RECORDS FOR THIS TASK:
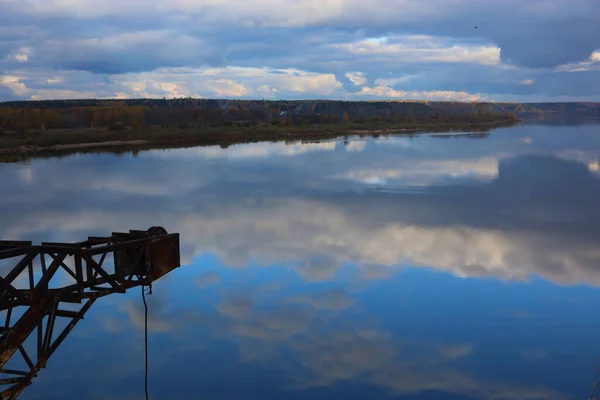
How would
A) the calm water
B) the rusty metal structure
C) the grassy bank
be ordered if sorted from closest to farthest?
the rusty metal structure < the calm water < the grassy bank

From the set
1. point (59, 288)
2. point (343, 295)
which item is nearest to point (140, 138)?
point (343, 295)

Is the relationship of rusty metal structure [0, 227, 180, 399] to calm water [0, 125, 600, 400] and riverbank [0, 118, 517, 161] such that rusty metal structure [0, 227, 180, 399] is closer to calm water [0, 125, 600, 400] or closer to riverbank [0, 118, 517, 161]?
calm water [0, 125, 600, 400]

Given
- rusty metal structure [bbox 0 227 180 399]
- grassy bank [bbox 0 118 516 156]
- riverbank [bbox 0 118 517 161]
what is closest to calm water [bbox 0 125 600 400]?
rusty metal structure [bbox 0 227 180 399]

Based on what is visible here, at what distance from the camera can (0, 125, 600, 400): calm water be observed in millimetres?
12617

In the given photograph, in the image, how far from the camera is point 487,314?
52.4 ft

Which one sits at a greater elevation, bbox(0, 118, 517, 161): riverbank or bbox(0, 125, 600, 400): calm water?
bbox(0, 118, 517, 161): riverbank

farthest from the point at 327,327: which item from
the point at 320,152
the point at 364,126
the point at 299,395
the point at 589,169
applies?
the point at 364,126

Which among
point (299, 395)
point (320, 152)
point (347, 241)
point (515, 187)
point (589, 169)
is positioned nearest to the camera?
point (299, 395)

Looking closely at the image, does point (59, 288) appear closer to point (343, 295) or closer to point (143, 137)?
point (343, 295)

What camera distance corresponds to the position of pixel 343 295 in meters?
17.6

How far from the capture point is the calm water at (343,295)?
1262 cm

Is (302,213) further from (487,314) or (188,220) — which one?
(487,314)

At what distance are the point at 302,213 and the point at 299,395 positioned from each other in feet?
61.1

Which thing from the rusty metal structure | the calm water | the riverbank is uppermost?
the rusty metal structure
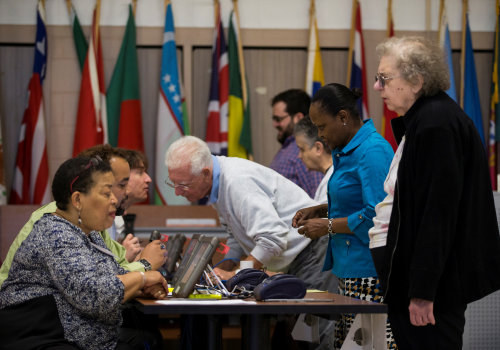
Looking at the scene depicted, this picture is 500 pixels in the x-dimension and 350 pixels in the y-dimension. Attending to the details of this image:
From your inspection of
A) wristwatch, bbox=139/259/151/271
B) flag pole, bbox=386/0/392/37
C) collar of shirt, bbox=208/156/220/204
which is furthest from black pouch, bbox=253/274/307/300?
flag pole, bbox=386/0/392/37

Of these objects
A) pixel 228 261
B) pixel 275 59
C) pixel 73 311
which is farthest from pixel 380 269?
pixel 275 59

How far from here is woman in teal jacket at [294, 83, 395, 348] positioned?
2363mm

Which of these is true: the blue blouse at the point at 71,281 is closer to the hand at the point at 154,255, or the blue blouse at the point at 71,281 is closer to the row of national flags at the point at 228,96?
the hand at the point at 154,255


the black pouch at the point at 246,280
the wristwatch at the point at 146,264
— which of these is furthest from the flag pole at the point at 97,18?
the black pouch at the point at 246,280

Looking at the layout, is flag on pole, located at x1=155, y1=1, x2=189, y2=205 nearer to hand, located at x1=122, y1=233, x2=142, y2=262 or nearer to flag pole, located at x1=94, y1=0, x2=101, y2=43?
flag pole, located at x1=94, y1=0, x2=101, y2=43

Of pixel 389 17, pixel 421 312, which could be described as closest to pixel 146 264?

DIRECTION: Set down all the entries exactly as they appear, but skip any pictures.

EXERCISE RESULT:
How would
A) the calm water
B) the rusty metal structure
C) the grassy bank
be ordered if sorted from closest to farthest?
the rusty metal structure < the calm water < the grassy bank

From the set
1. point (59, 288)
2. point (343, 295)
which item is nearest to point (140, 138)?
point (343, 295)

Is the relationship of rusty metal structure [0, 227, 180, 399] to calm water [0, 125, 600, 400] and riverbank [0, 118, 517, 161] such that rusty metal structure [0, 227, 180, 399] is closer to calm water [0, 125, 600, 400] or closer to riverbank [0, 118, 517, 161]?
calm water [0, 125, 600, 400]

Given
- rusty metal structure [bbox 0 227 180 399]
- grassy bank [bbox 0 118 516 156]
- riverbank [bbox 0 118 517 161]
what is closest to calm water [bbox 0 125 600 400]?
rusty metal structure [bbox 0 227 180 399]

Based on what is visible here, at what distance from the camera can (0, 125, 600, 400): calm water be observed in millimetres?
12617

In the given photograph, in the image, how far from the camera is point 487,314?
52.4 ft

Which one sits at a greater elevation, bbox(0, 118, 517, 161): riverbank or bbox(0, 125, 600, 400): calm water?
bbox(0, 118, 517, 161): riverbank

farthest from the point at 327,327: which item from
the point at 320,152
the point at 364,126
the point at 299,395
the point at 589,169
applies?
the point at 364,126

Which among
point (299, 395)
point (320, 152)
point (347, 241)
point (515, 187)
point (589, 169)
is positioned nearest to the camera?
point (299, 395)

Looking closely at the image, does point (59, 288) appear closer to point (343, 295) or closer to point (143, 137)?
point (343, 295)

What camera distance corresponds to the position of pixel 343 295 in meters?
17.6

How far from the capture point is the calm water at (343,295)?
1262 cm

Is (302,213) further from (487,314) or (188,220) — which one?
(487,314)

At what distance are the point at 302,213 and the point at 299,395 positioned from each other in feet?
61.1

Which thing from the rusty metal structure | the calm water | the riverbank is uppermost?
the rusty metal structure
Looking at the scene depicted, this picture is 500 pixels in the x-dimension and 350 pixels in the y-dimension. Attending to the details of this image:
From your inspection of
A) wristwatch, bbox=139/259/151/271
B) flag pole, bbox=386/0/392/37
C) collar of shirt, bbox=208/156/220/204
which is furthest from black pouch, bbox=253/274/307/300?
flag pole, bbox=386/0/392/37

Of these objects
A) pixel 228 261
B) pixel 275 59
C) pixel 73 311
which is farthest from pixel 380 269?
pixel 275 59

How far from here is woman in teal jacket at [294, 83, 395, 348] positioned?
2363mm

Which of these is true: the blue blouse at the point at 71,281 is closer to the hand at the point at 154,255, or the blue blouse at the point at 71,281 is closer to the row of national flags at the point at 228,96?
the hand at the point at 154,255


the black pouch at the point at 246,280
the wristwatch at the point at 146,264
— which of these is furthest from the flag pole at the point at 97,18?
the black pouch at the point at 246,280

Looking at the layout, is flag on pole, located at x1=155, y1=1, x2=189, y2=205 nearer to hand, located at x1=122, y1=233, x2=142, y2=262 or nearer to flag pole, located at x1=94, y1=0, x2=101, y2=43?
flag pole, located at x1=94, y1=0, x2=101, y2=43

Of pixel 389 17, pixel 421 312, which could be described as closest to pixel 146 264?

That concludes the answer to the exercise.